## WHAT THE TASK REQUIRES
Reproduce the entries shown below only from the line with "[camera trap, expert-labeled]" down to the line with "common name: rat", keeping both end lines and copying each one exactly.

## PROVIDED RECORDS

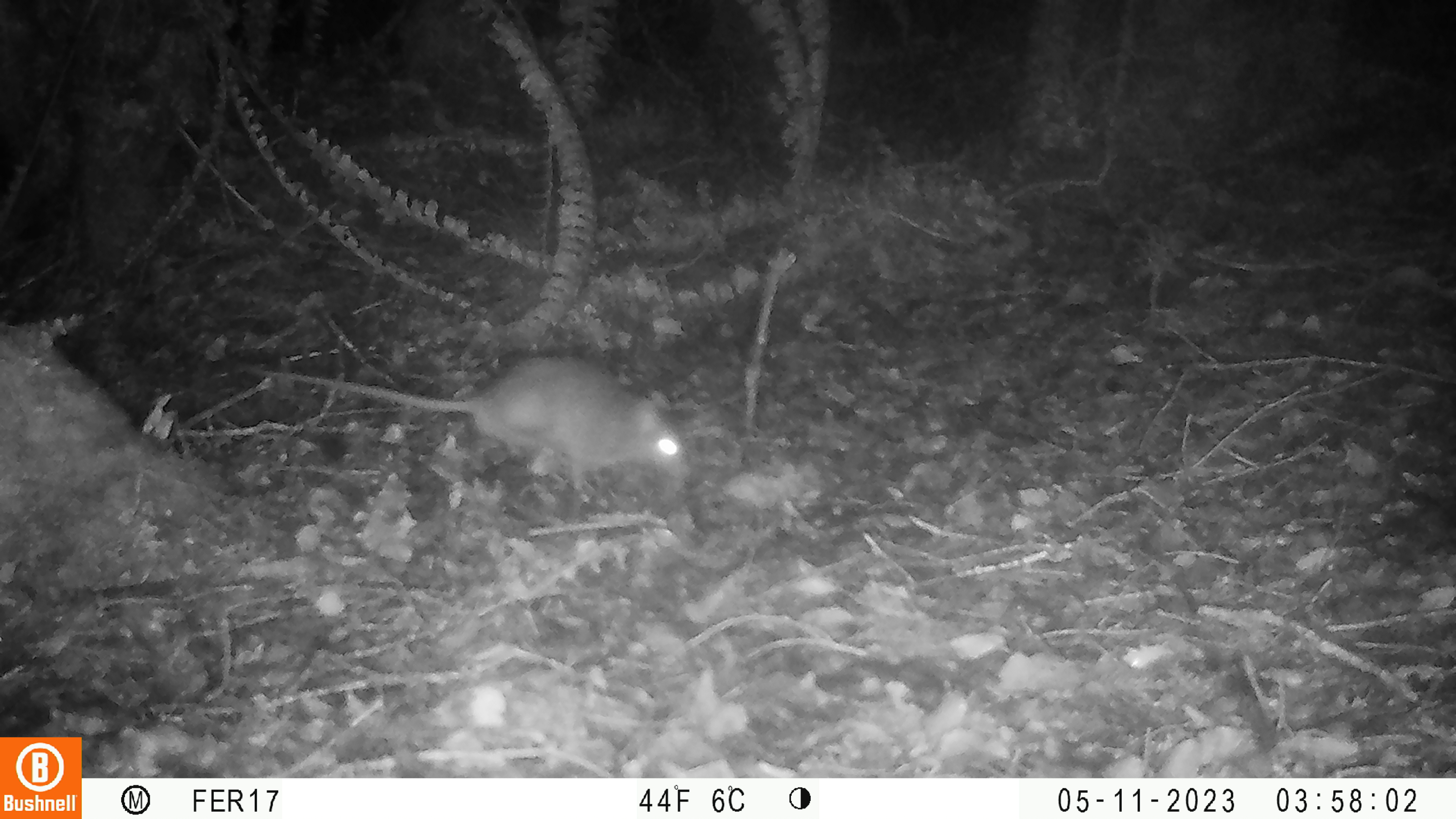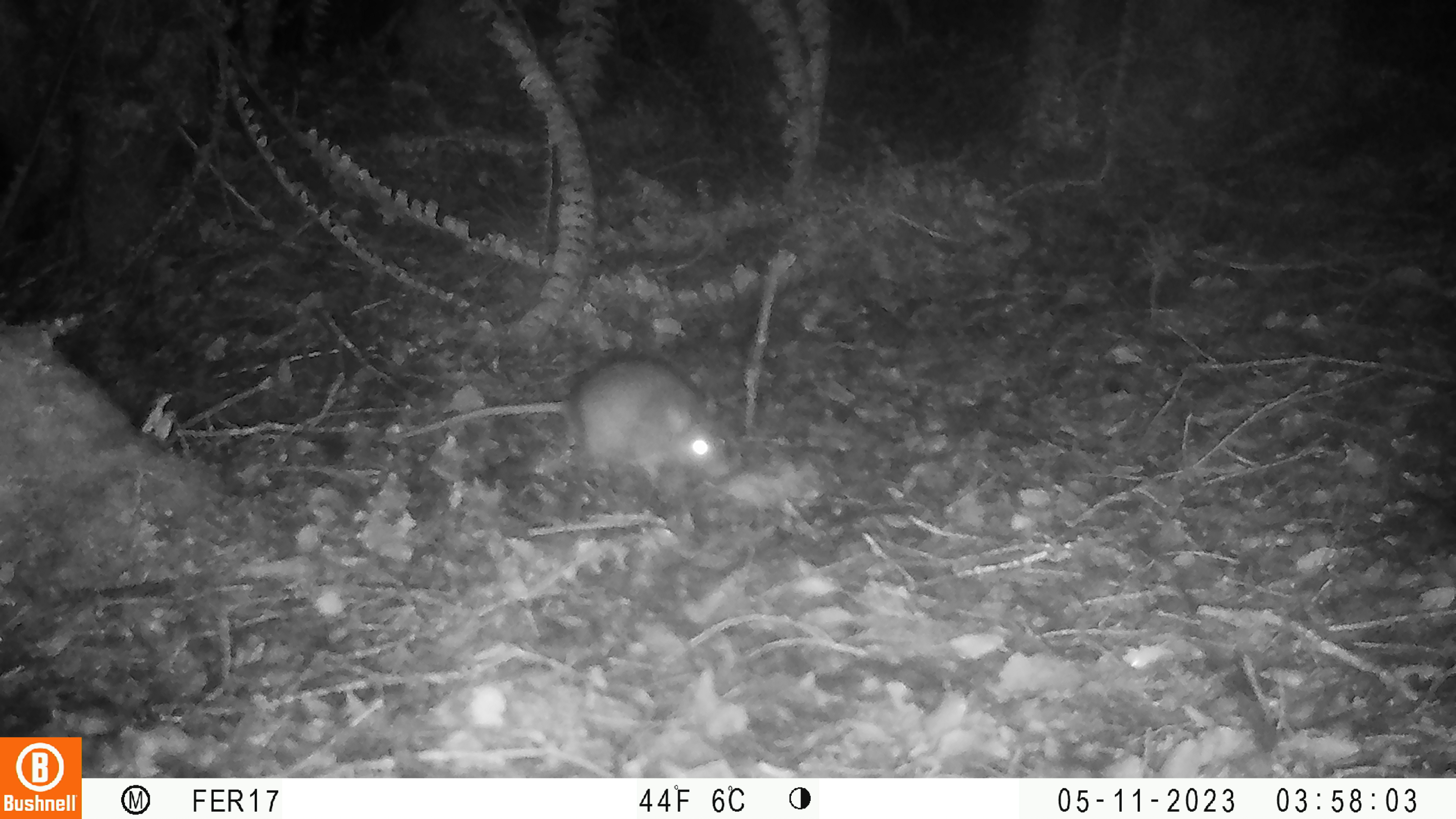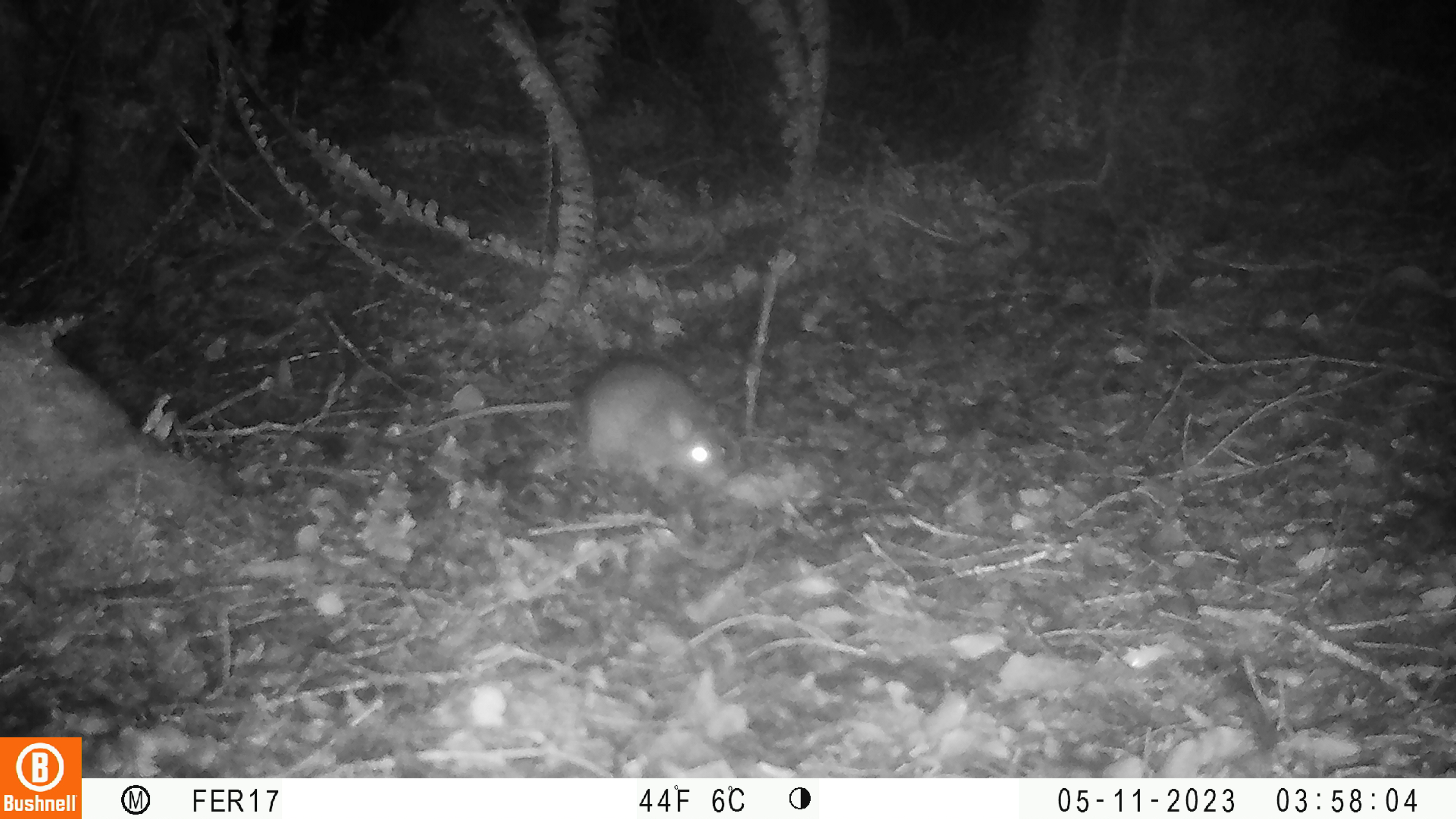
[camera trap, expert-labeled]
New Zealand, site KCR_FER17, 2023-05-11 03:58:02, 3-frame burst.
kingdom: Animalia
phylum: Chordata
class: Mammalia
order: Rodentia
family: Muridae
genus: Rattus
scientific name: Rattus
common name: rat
--
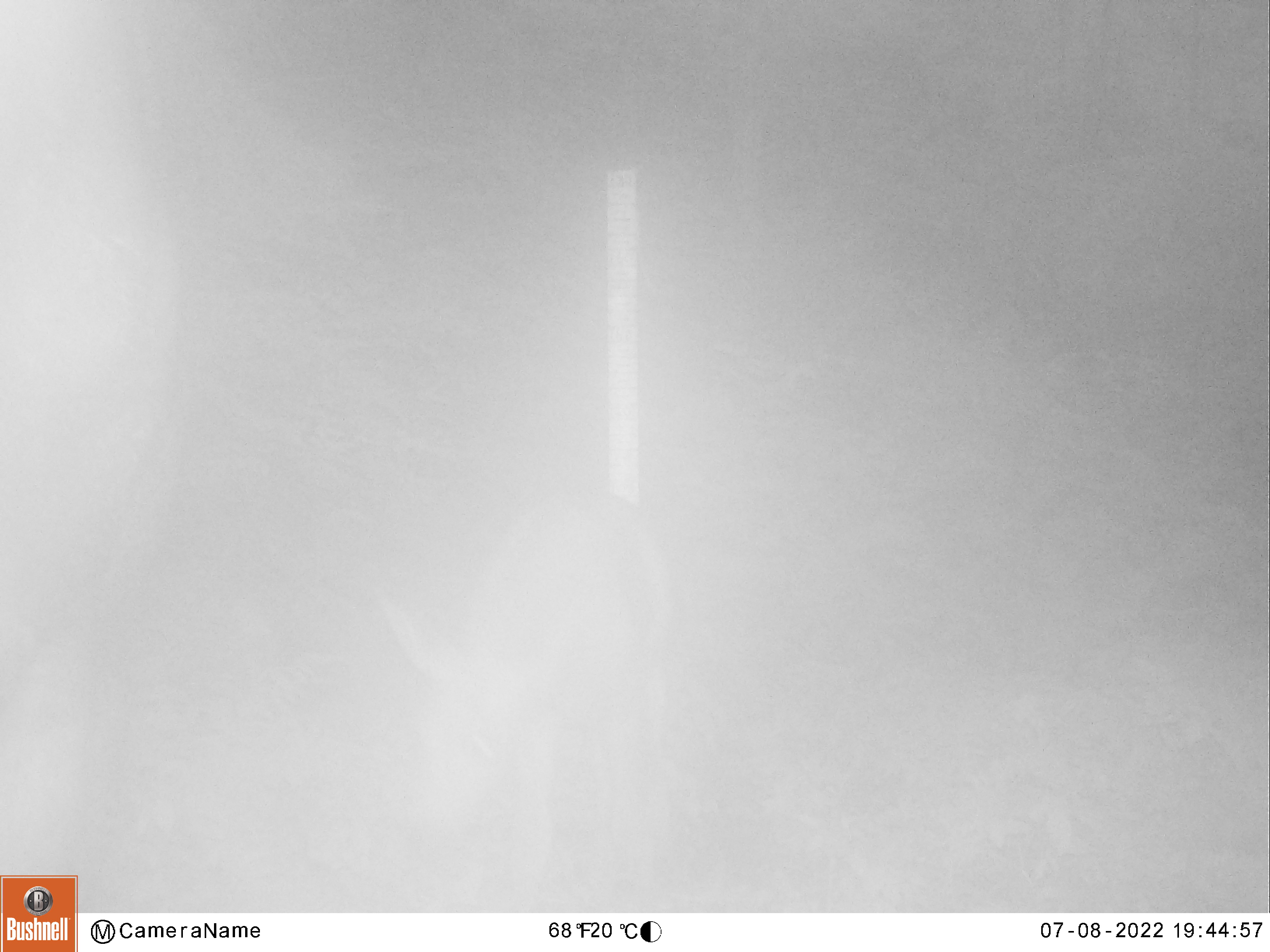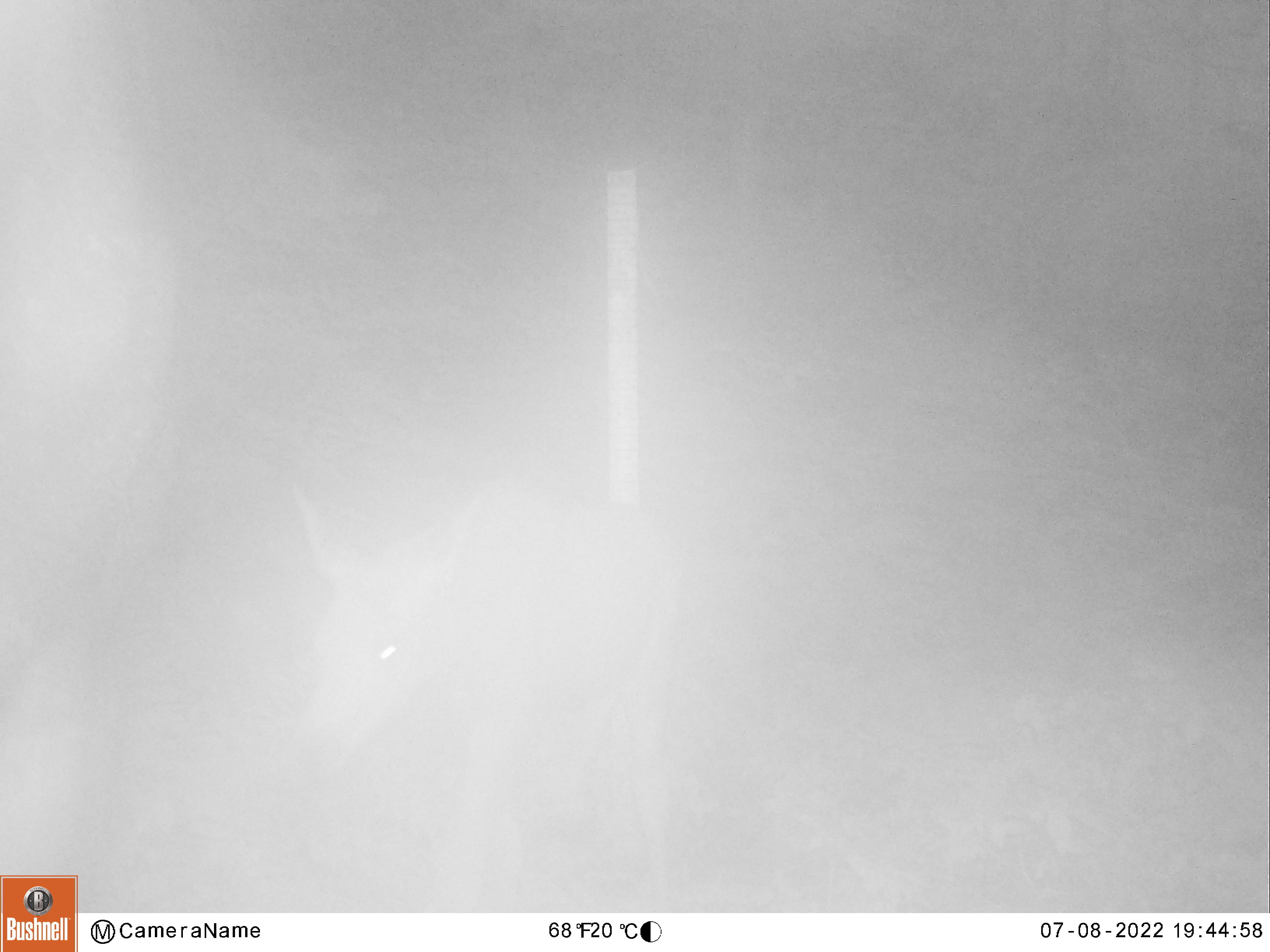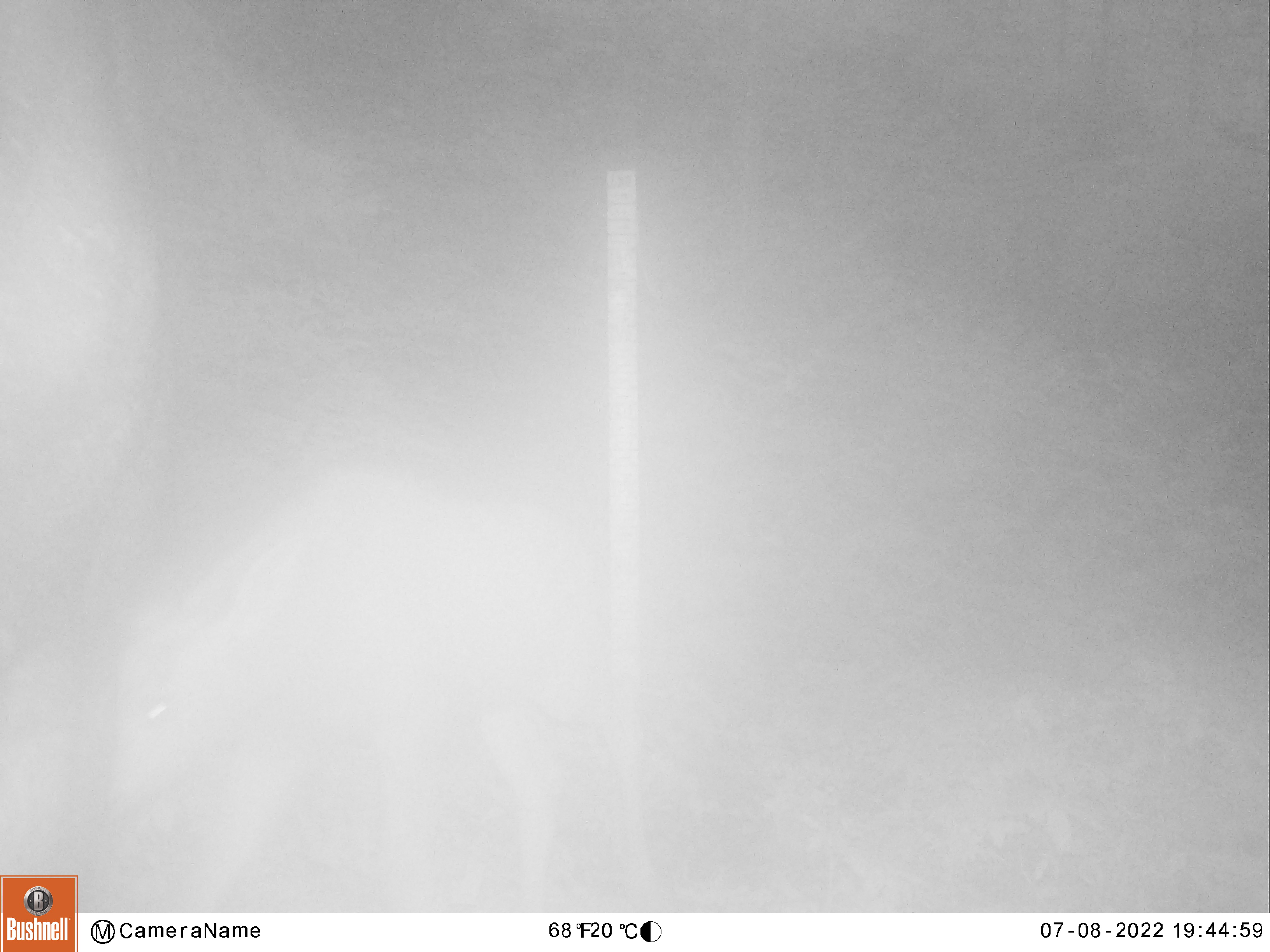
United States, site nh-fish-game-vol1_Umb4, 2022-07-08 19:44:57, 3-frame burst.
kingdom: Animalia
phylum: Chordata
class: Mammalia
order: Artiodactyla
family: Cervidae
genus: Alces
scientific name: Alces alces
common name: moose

## TASK OUTPUT
[camera trap, expert-labeled]
New Zealand, site KCR_FER17, 2023-05-11 03:58:02, 3-frame burst.
kingdom: Animalia
phylum: Chordata
class: Mammalia
order: Rodentia
family: Muridae
genus: Rattus
scientific name: Rattus
common name: rat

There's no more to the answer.